Information is also gathered from social networking sites such as Facebook.

Additionally, Genius will identify people outside of the user’s circle of contacts who are common friends or have similar tastes in computer and phone (Macs and iPhone), and recommend that the user adds these people to their contacts.

Apple has access to information on 30 million iPhone and iPod touch users to make this work.

In addition, the company knows an estimated ten-fold more of other consumers who have Googled “iPhone” on their computer.

“The Genius feature worked very well for music on iTunes. So we decided to extend it to other parts of the iPhone-iTunes-App Store ecosystem starting with Contacts,” said Greg Joswiak, Apple’s vice-president of iPod and iPhone product marketing.

“Besides, you need to be a genius to solve the iPhone caller ID problem. Bwahahahahaha!”

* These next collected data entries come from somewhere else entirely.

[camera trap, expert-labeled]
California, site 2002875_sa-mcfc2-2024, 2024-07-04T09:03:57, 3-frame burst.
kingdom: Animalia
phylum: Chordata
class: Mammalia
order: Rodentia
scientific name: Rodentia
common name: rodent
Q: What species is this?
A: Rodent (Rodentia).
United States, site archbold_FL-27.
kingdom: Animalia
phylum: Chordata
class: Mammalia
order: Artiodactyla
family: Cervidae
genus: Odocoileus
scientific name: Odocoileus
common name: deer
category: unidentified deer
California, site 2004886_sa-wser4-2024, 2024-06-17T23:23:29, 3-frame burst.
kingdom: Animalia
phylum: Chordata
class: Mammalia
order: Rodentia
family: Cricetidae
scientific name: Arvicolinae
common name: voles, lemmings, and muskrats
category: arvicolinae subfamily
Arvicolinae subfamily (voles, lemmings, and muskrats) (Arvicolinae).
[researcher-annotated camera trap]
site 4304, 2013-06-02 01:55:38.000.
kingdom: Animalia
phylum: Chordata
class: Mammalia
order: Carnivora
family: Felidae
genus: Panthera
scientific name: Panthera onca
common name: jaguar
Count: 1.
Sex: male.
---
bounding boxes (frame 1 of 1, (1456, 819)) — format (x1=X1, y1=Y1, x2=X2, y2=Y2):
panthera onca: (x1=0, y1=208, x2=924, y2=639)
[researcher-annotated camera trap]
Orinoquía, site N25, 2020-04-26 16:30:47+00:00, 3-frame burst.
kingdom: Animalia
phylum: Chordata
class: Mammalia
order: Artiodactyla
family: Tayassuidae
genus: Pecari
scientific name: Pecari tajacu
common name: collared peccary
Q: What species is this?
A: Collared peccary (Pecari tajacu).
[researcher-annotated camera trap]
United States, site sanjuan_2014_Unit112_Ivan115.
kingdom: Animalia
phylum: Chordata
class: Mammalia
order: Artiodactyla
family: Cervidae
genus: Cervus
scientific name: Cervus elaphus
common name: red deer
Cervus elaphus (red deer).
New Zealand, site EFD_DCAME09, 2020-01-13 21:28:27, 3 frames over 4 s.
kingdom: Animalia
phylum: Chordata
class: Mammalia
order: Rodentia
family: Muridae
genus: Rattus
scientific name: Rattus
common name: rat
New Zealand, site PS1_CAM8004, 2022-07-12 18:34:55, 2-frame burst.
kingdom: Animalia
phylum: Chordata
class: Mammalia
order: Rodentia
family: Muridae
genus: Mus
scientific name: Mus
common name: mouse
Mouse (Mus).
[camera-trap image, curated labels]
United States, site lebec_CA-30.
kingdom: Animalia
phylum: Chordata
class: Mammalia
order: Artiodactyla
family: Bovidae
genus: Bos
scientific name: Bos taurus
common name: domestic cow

The introduction of Genius for Contacts was timely in light of problems faced by iPhone customers in Malaysia, Apple’s latest market.

Thousands of customers who bought their iPhone from Maxis recently in a fit of techno-lust discovered they had “lost” some of their contacts.

Instead of the caller ID, iPhone displayed the caller’s number.

Most people have no idea what their friend’s or spouse’s numbers are.

Bengong betul. How can a company like Apple overlook something so basic?” an indignant customer was heard complaining loudly soon after wiping drool from his new iPhone.

“Even a RM300 China phone can do that properly.”

“I love my iPhone,” said another happy customer. “It allows me to do calls, SMS, listen to music, watch video clips, browse the Internet, get organised, play games – everything. Except see my caller ID.”

At least 30 marriages and relationships were reported dissolved nationwide when iPhone users, who received missed calls from their partners, responded with, “Sorry, who is this please?”

But these newly-single iPhone users have no reason to be sad.

Apple said Genius has a built-in Contacts Store containing over 25,000 beautiful people who are real-life iPhone users.

With just a few taps on their iPhone, users can add these beautiful people’s phone numbers at prices ranging from US$0.99 to US$4.99 and US$24.99 depending on desirability.

Third-party developers are also offering add-on Contacts that will allow users to add celebrities to their contacts and even have these celebrities appear on their Facebook friends list to impress people. Huhu.

Mac pundit Lee Harvey Aswad speculated that Apple will eventually extend Genius to other parts of the iPhone-iTunes-App Store ecosystem.

“I predict they will eventually have Genius for apps, Genius for e-books, Genius for quotes, Genius for twitter, Genius for FB status updates, Genius for Genius,” said Aswad.

An Apple representative declined to comment.